Nicole (Nicky) Ortiz
Skydiving Instructor, Female Surgeon, Brew Master
Thanks for the chance!
Debra Guyette
I do enjoy unusual jobs and I like to see the “menial” ones as well.
Janine
I would like to see more blue collar workers in books. Mechanics, plumbers, electricians, factory workers, ect…. They often get overlooked in books. They may not be glamorous jobs, but they are hard workers and deserve recognition too.
Pamela Conway
Some interesting careers would be idk something from the norm. Dog trainer (because I love dogs), more cops/detectives (mostly male characters in romance books).
bn100
hardware store employee
Amy R
I’ve never really thought about it, as long as the career makes sense in the story I’m good.
Lori R
female construction worker
anna nguyen
women fisherman, pilots, architects, farmers
Diana Hardt
Construction worker, architect, pharmacist
[email protected]
Drywall hanger ,and school teacher.
erinf1
Anything out of the norm 🙂 thanks for sharing! This sounds fun!
Glenda M
I’ve never really thought about it.
Ellen C.
Librarians as real people, not the typical stereotypes.
Patricia B.
Our neighbor was a mortician and funeral director. The funeral home was in town and they lived in the country surrounded by the apple orchard they owned. Many years have passed, and he is no longer with us.
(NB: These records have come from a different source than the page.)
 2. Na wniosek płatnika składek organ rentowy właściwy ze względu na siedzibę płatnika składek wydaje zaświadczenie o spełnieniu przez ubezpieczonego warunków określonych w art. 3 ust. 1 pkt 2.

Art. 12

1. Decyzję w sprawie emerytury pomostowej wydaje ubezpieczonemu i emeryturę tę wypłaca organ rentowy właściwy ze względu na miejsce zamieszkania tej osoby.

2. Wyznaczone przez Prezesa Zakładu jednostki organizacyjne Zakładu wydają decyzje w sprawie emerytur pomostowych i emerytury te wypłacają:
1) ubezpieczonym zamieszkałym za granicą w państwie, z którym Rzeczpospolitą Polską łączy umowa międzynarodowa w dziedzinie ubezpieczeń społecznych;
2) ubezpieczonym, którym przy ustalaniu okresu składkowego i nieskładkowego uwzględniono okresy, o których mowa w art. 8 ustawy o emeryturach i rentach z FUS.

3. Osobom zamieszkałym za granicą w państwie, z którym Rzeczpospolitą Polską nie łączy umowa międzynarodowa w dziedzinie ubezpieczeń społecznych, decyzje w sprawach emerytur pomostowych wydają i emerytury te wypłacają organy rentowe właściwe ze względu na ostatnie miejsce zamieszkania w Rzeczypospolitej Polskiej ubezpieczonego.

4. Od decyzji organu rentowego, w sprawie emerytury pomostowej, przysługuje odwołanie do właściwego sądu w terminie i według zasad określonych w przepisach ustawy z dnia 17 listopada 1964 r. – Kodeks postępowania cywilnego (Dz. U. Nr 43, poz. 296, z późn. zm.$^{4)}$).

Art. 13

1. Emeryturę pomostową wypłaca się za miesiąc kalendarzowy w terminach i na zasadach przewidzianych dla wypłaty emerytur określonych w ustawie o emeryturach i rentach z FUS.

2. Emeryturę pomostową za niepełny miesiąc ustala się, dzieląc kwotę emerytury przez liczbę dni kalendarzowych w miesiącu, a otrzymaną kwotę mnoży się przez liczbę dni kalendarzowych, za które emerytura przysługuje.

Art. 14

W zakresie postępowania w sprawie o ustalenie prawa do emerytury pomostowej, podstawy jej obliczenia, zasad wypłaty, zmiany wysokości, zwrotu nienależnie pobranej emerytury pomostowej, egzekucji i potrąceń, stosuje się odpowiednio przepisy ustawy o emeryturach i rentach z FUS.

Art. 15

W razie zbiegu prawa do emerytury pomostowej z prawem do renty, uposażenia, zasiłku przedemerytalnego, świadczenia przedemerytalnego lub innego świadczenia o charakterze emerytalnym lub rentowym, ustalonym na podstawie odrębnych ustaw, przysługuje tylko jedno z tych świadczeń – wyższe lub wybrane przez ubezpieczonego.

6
His daughter and son-in-law took over the business and the funeral home is now in the home in the country. They live next door in the grandparents’ house.
I haven’t seen too many books about those who own apple orchards, have a honey bee business, or a marina owner.
Colleen C.
female firefighter
BookLady
Wildlife rehabilitator, animal trainer, pet detective
lindamoffitt02
Truck Drivers
Terrill Rosado
I’ve seen so many unique careers represented in romantic fiction that I wouldn’t be able to think of one not already utulized.